After this event, I was initially very unsettled, after all I was a dog trainer. Why hadn’t I been able to better assess the situation and prevent the attack? After a short consideration, the answer was very simple: I am emotionally much more influenced by my own dogs than I am by customers’ dogs. At customers I am an objective observer, at home I am part of the action. My joy at these tentative attempts to play had made me careless, I was wearing pink glasses. But a dog can only behave like a dog and aggression is a strategy to solve conflicts. And your own beloved dog, which is actually always friendly, can show aggressiveness in certain situations. Thinking about how this situation came about helped me a lot. It makes a difference whether you live with your own dogs or support customers with their dogs. Dog trainers are private only people and people make mistakes. After this knowledge I was able to continue the training with Maya and Emma – now without pink glasses.
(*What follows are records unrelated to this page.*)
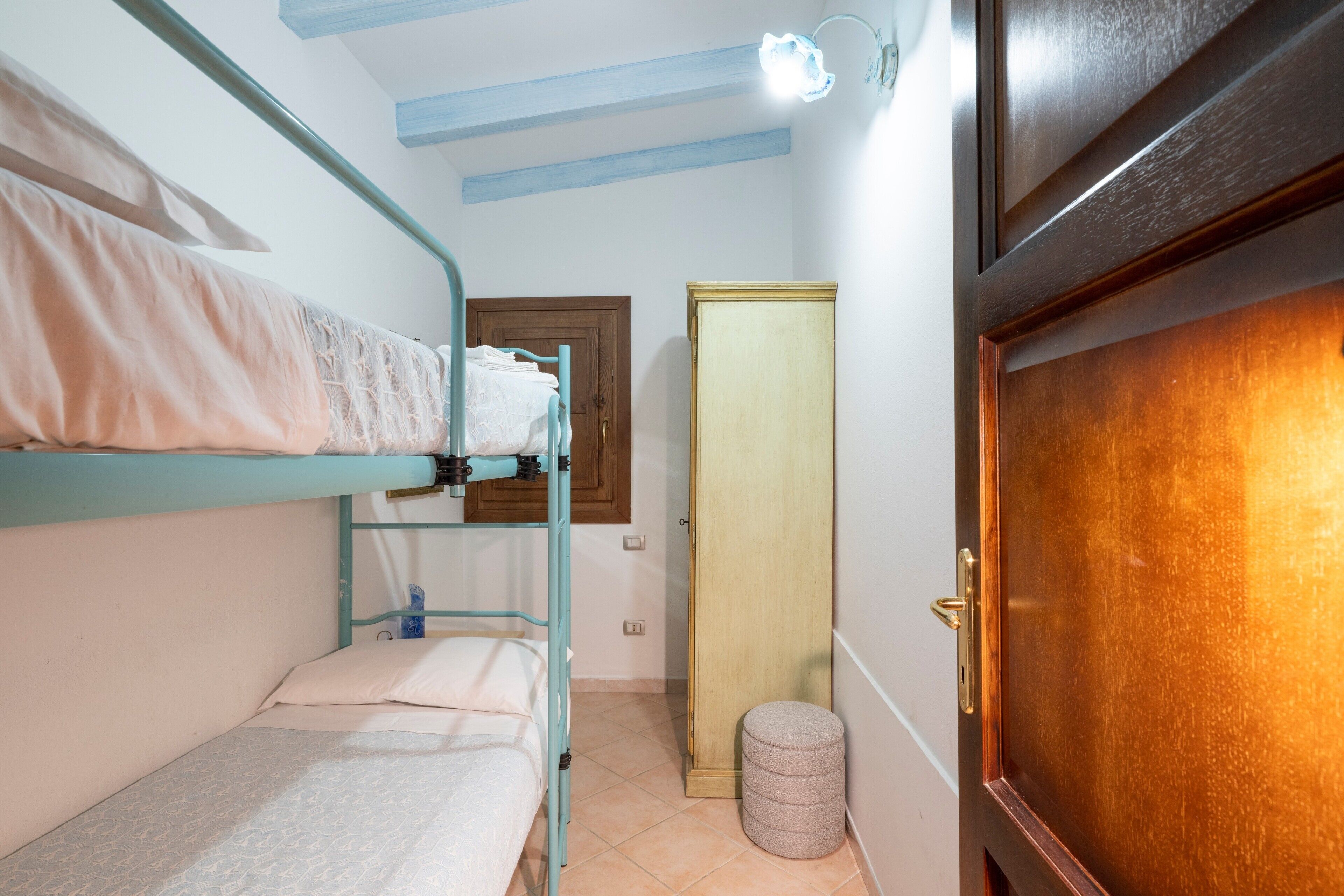3 habitaciones, tabla de planchar con plancha y wifi gratis 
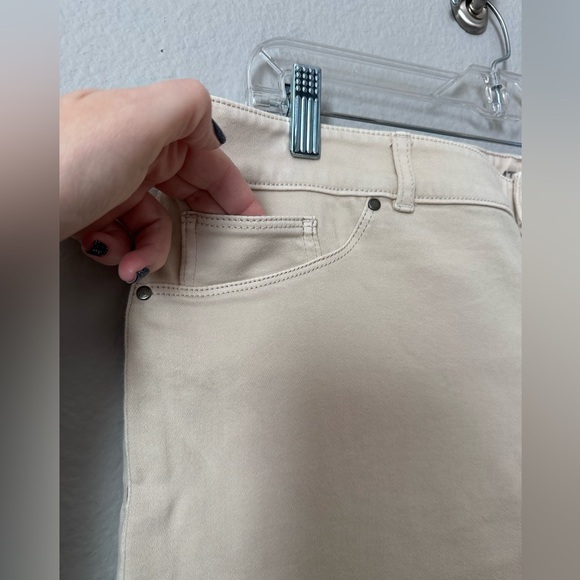 Chico’s Platinum Pants - Picture 4 of 12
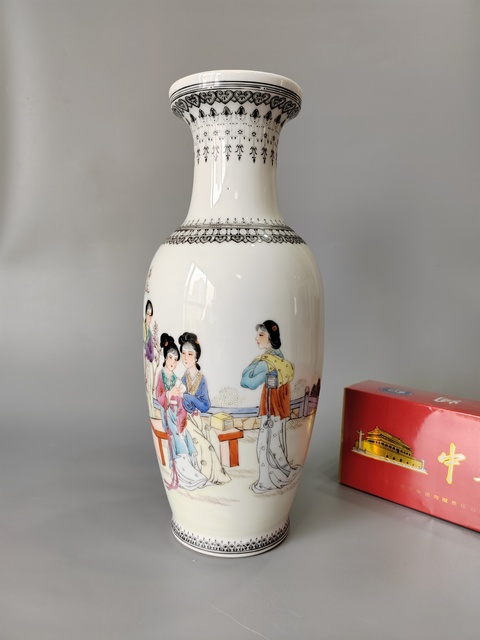 古玩陶瓷567精品仕女瓶·四美博覽圖拍賣，當前價格2888元
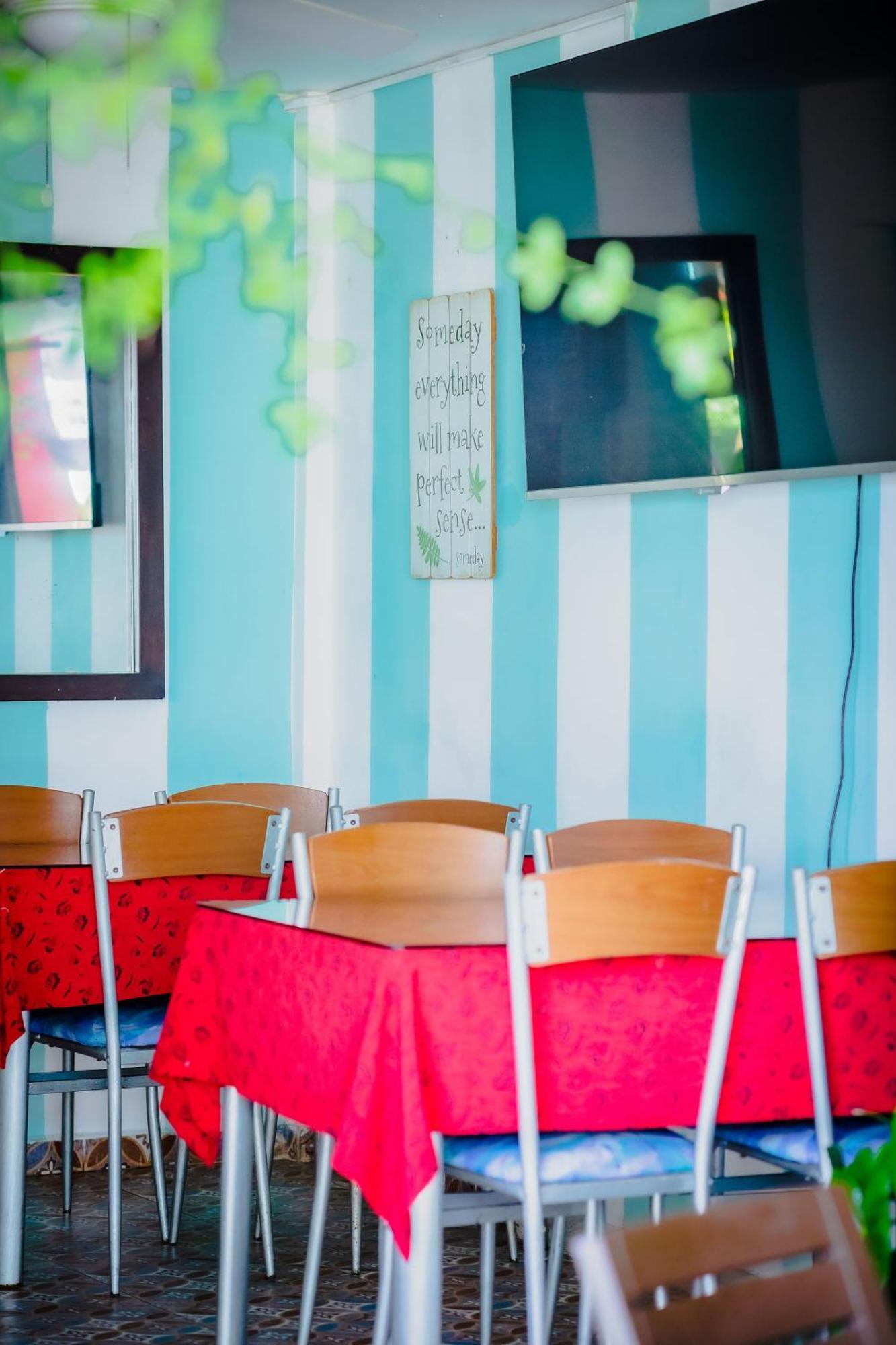 מנטה Hostal Antares מראה חיצוני תמונה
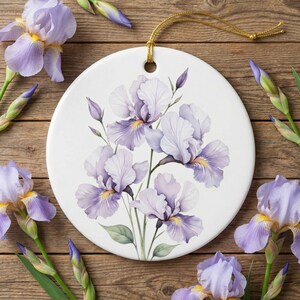 Blommor för februarifödelse - Iris | Akvarell blommig keramisk prydnad | Botanisk födelseblommagåva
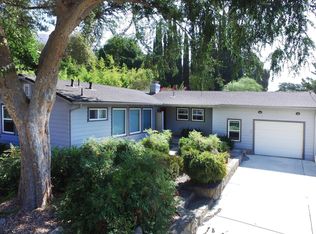 4372 Canyon Crest Rd, Altadena, CA 91001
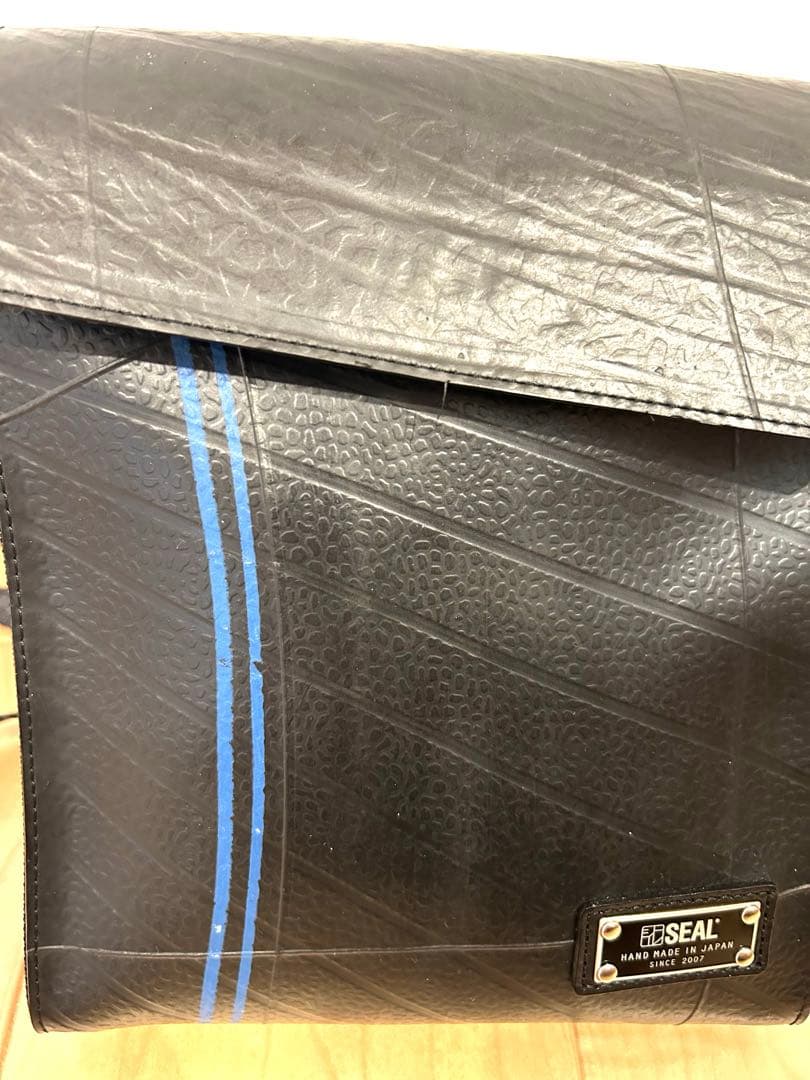 EJ SEAL ブラック/ブルー ショルダーバッグ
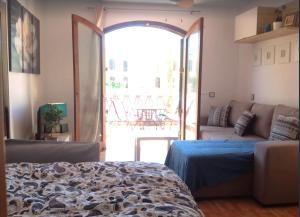 een woonkamer met een bed en een bank bij STUDIO TAGORO in Costa Del Silencio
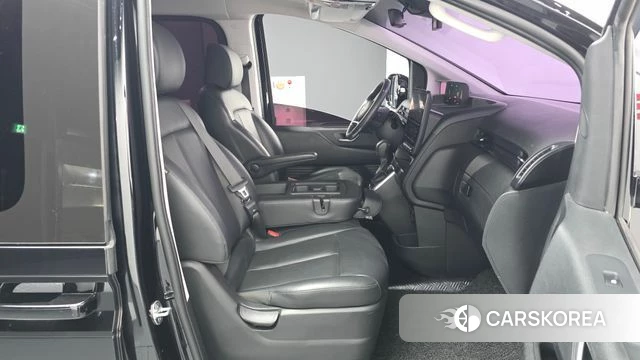 Hyundai Staria 2022 Черный из Кореи, фото 2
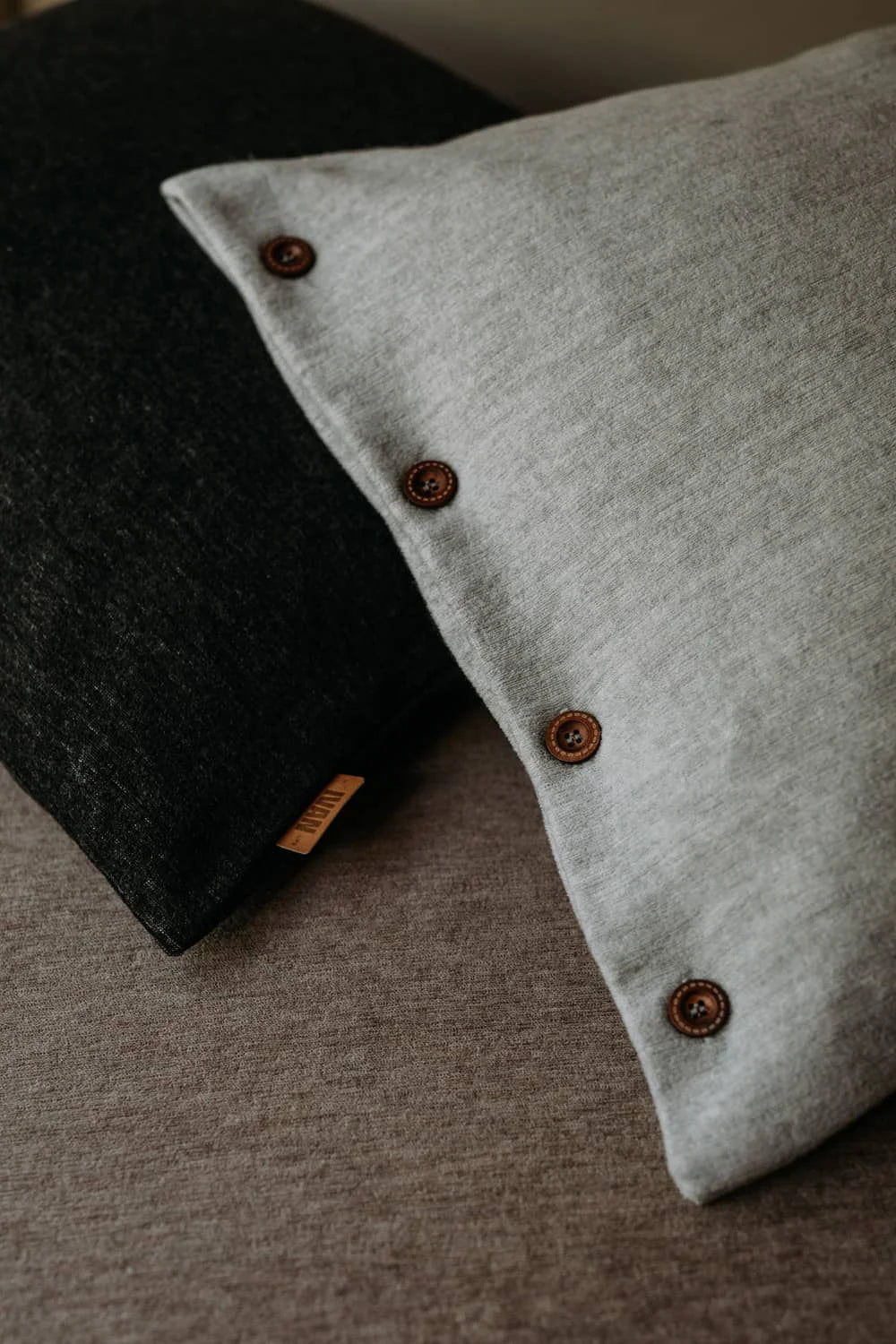 Merinovillainen vaaleanharmaa ja tummanharmaa tyynyliina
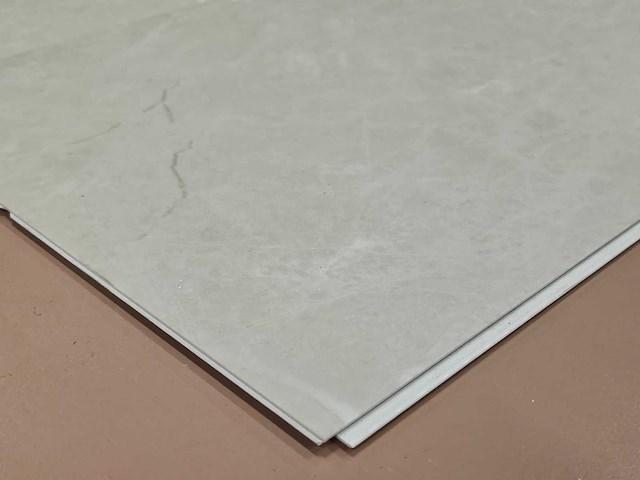 32 m2 pvc spc click tegel - 820 x 304 x 4 mm - afbeelding 2 van  3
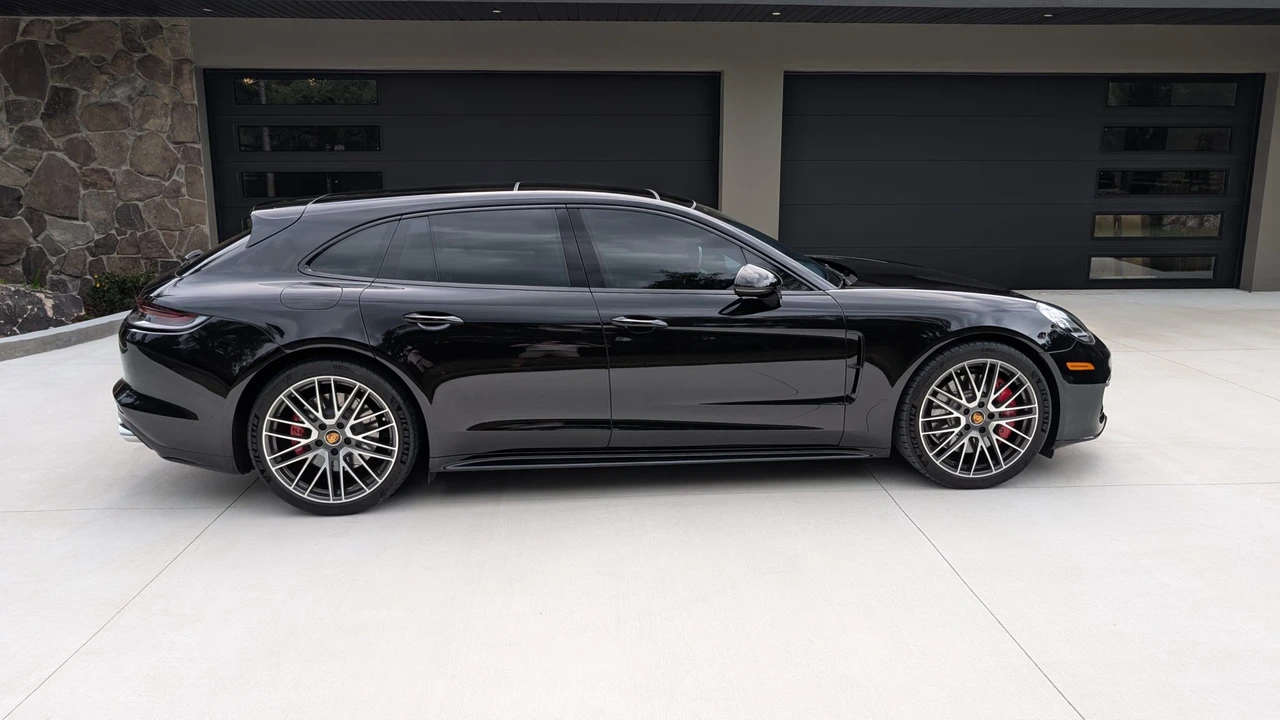 2023 Porsche 971 Panamera Sport Turismo - Image 8 of 31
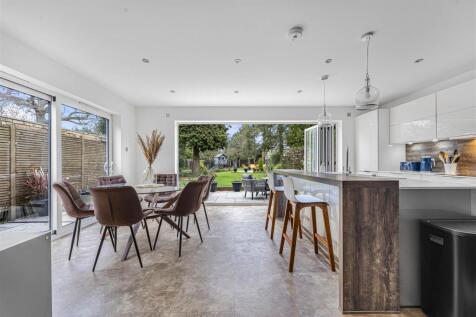 Open Plan Living/Dining/Kitchen Area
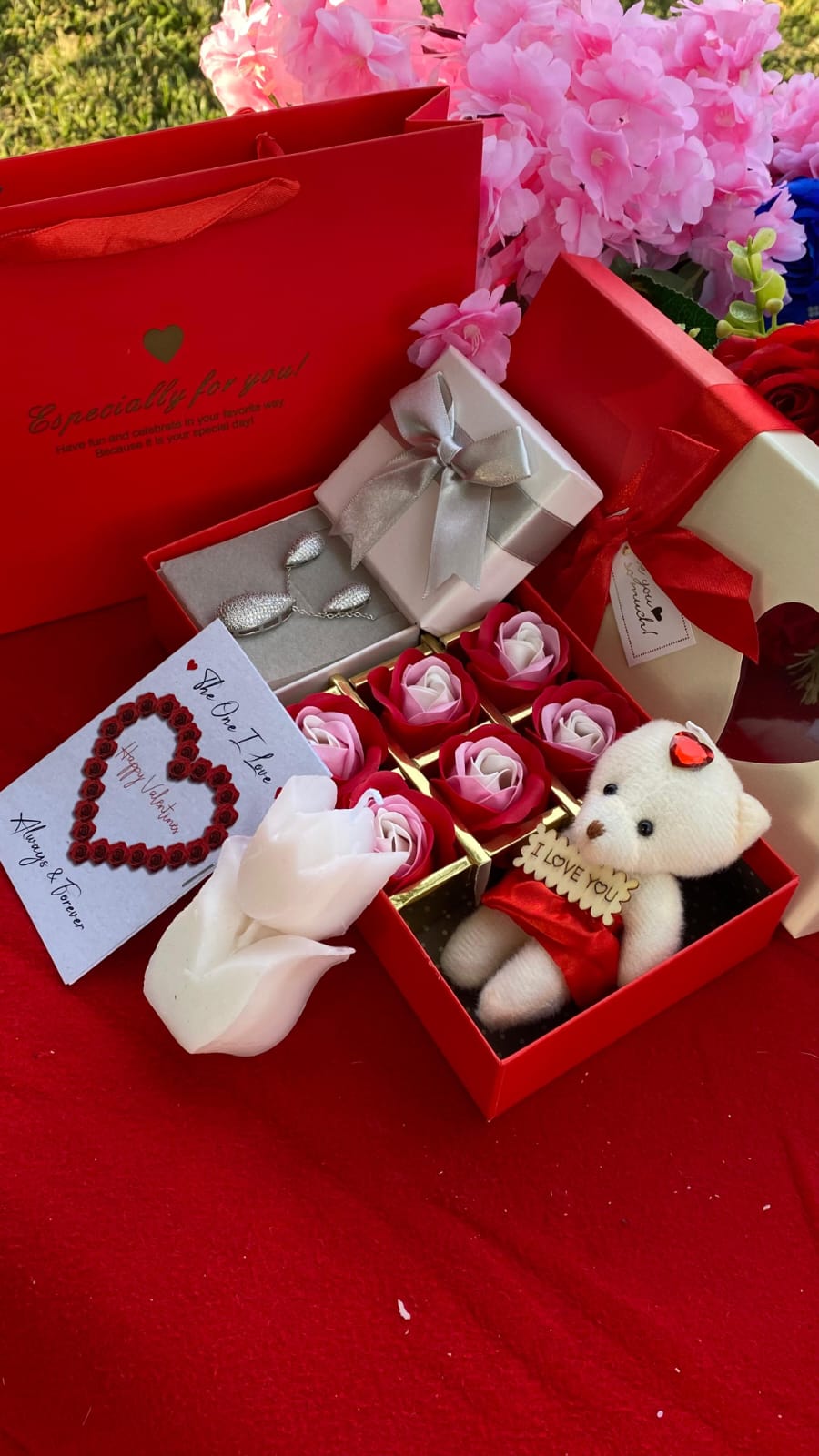 HOT VALENTINES LADIES GIFT SET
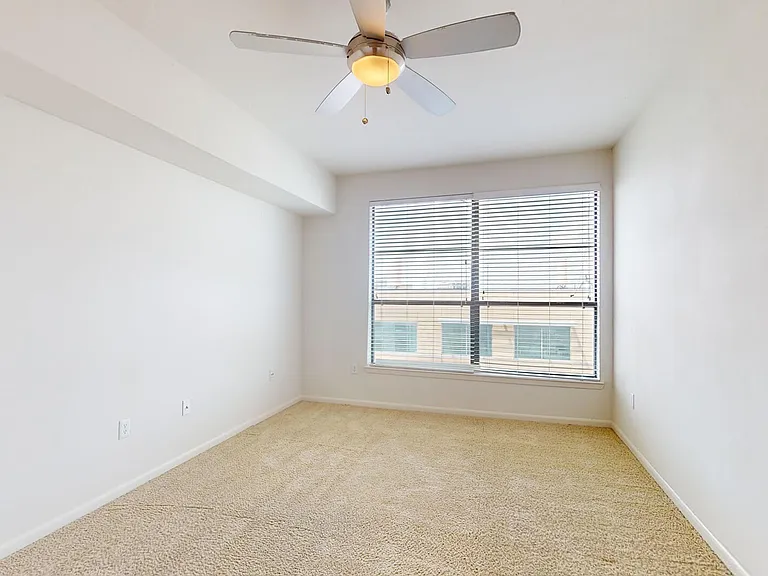 Residences at the Domain — Photo 79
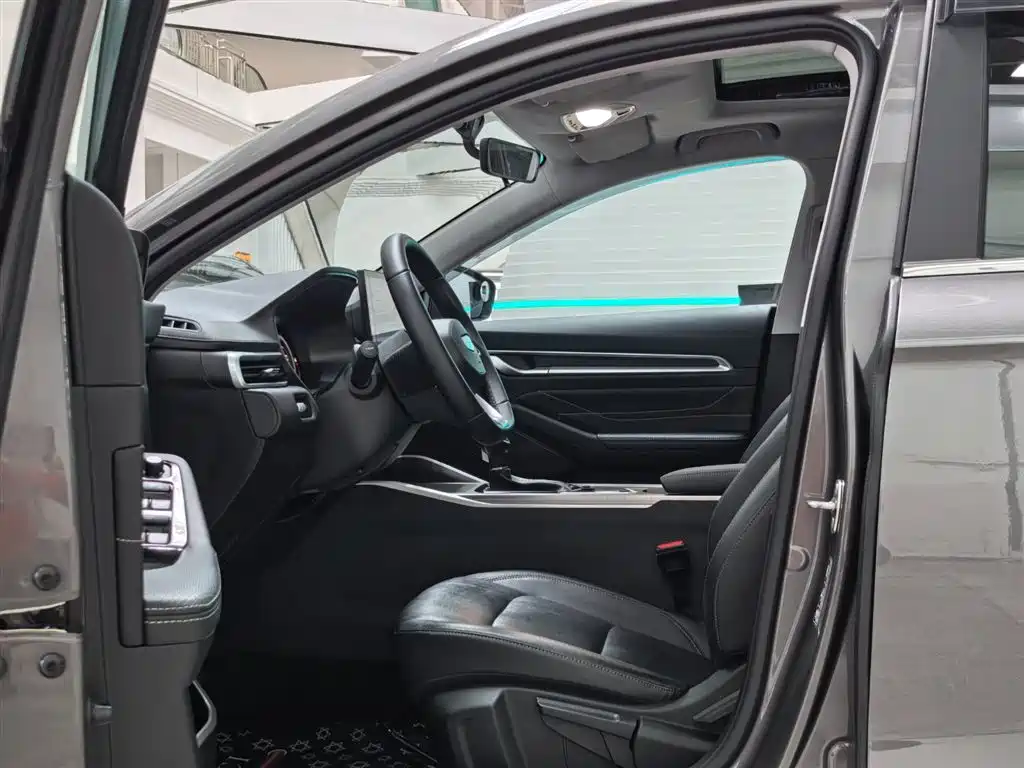 Emgrand 4 th Gen 1.5 L CVT Distinguished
The dogs had to learn to live together peacefully and to resolve conflicts without using teeth. So I supported every growl and teeth show from Emma and at the same time taught Maya to react appropriately, i.e. with de-escalating behavior. Emma learned that it was sufficient to growl to keep the little dog at a distance and that it was not necessary to take more serious measures. Maya learned to behave. 😉 I rewarded Emma for each Mayan approach that she tolerated and spent a lot of time actively relaxing both dogs – one on the right, one on the left – and building up relaxation signals. This training had an extremely quick effect, and there has never been a conflict between the dogs to this day. Emma growled less and less when Maya approached her. About four weeks after Maya’s move in, I was able to leave toys lying around in the apartment without having to be careful. Another six weeks later, it even worked with less high-quality chewing items such as Buffalo skin bones. I never stopped rewarding both dogs for friendly, de-escalating behavior and after about six months, three quarters of a year, I found that the two bitches actually grew together and built a bond with each other.
Today our living together is absolutely harmonious. The dogs are now best friends and if they were separated for any reason, the greeting at the meeting is always long, intense and full of joy. The two often lie together and can plaster their pig’s ears side by side. The road here was exhausting, nerve-wracking and often frustrating. It took a lot of attention and training to teach the dogs how to live relaxed together. I don’t want to miss this experience. I have learned a lot and I am glad that I took the risk of a “second dog”.